No dia 16 de novembro, a empresa anunciou que a vacina tem eficácia de 94,5%. Este resultado foi baseado em 95 casos de Covid-19 em um universo de 30 mil voluntários.

Nesta segunda-feira (30), a Moderna divulgou a análise primária a partir de 196 casos confirmados da doença, dos quais 185 foram no grupo placebo e 11 nos participantes que receberam o imunizante. A eficácia anunciada foi de 94,1%.

O imunizante também se mostrou 100% eficaz em auxiliar os casos graves da doença, já que os únicos 30 casos identificados de Covid-19 severos ocorreram todos no grupo placebo.

Dos 196 casos identificados, 33 (16,8%) foram em indivíduos com mais de 65 anos, e 42 (21,4%) representavam alguma minoria racial (incluindo 29 hispânicos ou latinos, seis negros ou afro-americanos, quatro asiáticos e três multirraciais). Em todo o estudo, 37% dos 30 mil voluntários eram representantes de algum grupo étnico-racial minoritário.

Até o momento, a empresa diz que não houve nenhum evento adverso grave. Os principais efeitos colaterais reportados dor e vermelhidão no local da injeção, fadiga, mialgia (dor no corpo), e dores de cabeça.

A diretora-executiva da Moderna, Stéphane Barcel, afirmou acreditar "que a vacina irá fornecer uma nova e potente ferramenta que pode mudar o curso da pandemia e ajudar a prevenir quadro severo, hospitalização e mortes".

"Os resultados da análise primária positivos confirmam a capacidade da vacina mRNA-1273 em prevenir a doença da Covid-19 com 94,1% de eficácia e, importante, a capacidade de prevenir a doença grave”, disse.

"Eu quero agradecer aos milhares de participantes em nossos estudos de fase 1, 2 e 3, assim como todos os profissionais de saúde nos centros de estudo que estiveram na linha de frente na luta contra o vírus. Agradeço também ao NIH [Instituto Nacional da Saúde], Niaid [Instituto Nacional de Alergias e Doenças Infecciosas], Barda [Agência de Pesquisa e Desenvolvimento Avançados em Biomedicina] e a Operação Warp Speed [do governo norte-americano para acelerar o desenvolvimento de vacinas contra a Covid-19] pela ajuda no avanço do desenvolvimento clínico da mRNA-1273, além dos funcionários da Moderna e nossos parceiros e fornecedores pelo trabalho incessante de pesquisa, desenvolvimento e produção da vacina”, completou.

Autorização na Europa

A Moderna também deve solicitar autorização para venda condicional à EMA (agência regulatória europeia). Este pedido é equivalente a um de aprovação emergencial na agência norte-americana.

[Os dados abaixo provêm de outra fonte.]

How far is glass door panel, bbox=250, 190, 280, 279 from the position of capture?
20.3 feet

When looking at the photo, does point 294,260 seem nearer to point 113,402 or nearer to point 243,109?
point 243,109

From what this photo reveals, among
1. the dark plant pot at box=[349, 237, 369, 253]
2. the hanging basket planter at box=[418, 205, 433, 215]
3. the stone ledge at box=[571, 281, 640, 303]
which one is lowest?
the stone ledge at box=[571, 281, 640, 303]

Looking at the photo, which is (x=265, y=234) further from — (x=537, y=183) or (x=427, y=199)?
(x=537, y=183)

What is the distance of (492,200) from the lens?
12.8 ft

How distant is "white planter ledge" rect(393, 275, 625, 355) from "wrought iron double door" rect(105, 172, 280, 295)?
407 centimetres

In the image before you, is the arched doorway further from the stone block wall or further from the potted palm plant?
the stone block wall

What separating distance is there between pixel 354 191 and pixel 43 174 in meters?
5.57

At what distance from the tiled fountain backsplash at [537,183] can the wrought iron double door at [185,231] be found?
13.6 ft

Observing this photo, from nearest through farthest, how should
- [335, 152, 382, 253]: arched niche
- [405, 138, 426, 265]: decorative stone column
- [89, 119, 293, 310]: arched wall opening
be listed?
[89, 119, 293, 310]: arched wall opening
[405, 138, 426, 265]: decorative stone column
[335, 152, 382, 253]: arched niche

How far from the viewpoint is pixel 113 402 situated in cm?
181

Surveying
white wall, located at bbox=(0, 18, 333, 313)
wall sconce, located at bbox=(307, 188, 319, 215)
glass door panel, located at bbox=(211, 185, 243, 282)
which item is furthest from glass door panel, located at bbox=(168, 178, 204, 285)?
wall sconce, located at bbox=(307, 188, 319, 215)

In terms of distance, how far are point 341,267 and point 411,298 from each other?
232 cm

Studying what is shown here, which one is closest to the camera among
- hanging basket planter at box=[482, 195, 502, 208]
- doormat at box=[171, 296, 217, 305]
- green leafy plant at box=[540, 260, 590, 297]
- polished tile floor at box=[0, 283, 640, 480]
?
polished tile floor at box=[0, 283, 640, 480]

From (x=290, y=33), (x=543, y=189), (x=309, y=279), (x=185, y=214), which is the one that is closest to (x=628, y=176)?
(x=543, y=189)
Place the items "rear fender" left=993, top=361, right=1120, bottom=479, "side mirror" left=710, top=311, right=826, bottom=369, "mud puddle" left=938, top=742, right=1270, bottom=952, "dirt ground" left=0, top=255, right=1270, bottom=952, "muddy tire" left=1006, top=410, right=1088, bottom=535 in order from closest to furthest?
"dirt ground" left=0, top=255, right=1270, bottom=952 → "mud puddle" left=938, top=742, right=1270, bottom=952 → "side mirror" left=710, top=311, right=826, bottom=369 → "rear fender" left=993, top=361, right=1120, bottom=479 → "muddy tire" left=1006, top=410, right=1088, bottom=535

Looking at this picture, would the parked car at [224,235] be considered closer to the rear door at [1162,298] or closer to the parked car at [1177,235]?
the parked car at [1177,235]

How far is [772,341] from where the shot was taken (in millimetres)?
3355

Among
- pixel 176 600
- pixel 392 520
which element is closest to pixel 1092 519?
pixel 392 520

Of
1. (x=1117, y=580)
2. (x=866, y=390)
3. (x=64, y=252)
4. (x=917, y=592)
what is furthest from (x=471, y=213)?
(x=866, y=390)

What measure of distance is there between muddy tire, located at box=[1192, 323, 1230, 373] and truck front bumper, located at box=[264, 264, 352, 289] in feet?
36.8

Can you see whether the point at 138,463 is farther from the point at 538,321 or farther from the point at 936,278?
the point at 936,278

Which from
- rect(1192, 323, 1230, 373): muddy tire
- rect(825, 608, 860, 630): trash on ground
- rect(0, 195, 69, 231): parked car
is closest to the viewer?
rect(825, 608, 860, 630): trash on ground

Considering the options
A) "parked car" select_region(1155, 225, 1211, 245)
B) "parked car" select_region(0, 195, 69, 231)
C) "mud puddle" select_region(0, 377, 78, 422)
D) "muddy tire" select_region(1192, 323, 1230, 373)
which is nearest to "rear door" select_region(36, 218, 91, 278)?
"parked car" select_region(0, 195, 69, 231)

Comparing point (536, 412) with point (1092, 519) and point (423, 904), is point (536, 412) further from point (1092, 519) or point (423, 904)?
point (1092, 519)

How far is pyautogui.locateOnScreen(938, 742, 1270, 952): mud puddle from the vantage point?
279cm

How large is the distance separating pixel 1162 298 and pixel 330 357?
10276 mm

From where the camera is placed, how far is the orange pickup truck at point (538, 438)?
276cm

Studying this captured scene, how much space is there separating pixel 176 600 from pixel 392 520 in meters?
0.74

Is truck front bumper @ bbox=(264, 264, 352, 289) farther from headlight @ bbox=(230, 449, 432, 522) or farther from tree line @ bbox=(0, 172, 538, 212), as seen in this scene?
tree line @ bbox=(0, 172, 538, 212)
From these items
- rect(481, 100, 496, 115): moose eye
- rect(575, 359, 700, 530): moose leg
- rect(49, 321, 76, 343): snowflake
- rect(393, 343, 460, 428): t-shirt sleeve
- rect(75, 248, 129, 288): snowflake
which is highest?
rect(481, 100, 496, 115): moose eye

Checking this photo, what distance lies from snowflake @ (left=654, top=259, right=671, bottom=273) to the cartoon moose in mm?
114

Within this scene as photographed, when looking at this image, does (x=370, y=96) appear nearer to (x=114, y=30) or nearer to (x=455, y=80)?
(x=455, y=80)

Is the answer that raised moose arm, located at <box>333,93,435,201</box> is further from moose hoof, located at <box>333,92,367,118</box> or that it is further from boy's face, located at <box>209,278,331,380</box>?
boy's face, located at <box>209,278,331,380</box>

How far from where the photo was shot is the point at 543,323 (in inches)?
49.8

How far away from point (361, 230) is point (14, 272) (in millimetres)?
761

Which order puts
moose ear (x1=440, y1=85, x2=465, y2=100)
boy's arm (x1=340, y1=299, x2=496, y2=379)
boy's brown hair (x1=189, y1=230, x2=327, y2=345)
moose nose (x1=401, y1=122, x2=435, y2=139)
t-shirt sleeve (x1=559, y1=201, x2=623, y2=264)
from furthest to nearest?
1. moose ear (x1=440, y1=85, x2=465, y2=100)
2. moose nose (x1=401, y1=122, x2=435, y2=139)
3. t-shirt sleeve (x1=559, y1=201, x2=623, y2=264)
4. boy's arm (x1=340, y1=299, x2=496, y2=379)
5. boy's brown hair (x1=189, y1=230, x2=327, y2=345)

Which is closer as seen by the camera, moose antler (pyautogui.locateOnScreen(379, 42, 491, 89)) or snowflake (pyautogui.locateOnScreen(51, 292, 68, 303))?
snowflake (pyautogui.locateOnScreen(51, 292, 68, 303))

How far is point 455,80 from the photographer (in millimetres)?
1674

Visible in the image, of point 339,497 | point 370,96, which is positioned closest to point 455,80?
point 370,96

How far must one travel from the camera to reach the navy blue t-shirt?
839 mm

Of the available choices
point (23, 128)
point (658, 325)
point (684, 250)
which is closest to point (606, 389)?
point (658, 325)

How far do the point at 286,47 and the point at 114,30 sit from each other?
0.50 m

Além da autorização para a Europa e Estados Unidos, a empresa também deve enviar documentação para outros órgãos regulatórios em todos os países com intenções de compras e fazer um pedido de uso emergencial à Organização Mundial da Saúde (OMS).

De acordo com a empresa, a expectativa é que, até o final de 2020, 20 milhões de doses estejam disponíveis para imunização de norte-americanos. Em 2021, a capacidade de produção será na ordem de 500 milhões a 1 bilhão de doses para distribuição global. O governo norte-americano já realizou a compra das primeiras 100 milhões de doses, antes prometidas ainda para 2020.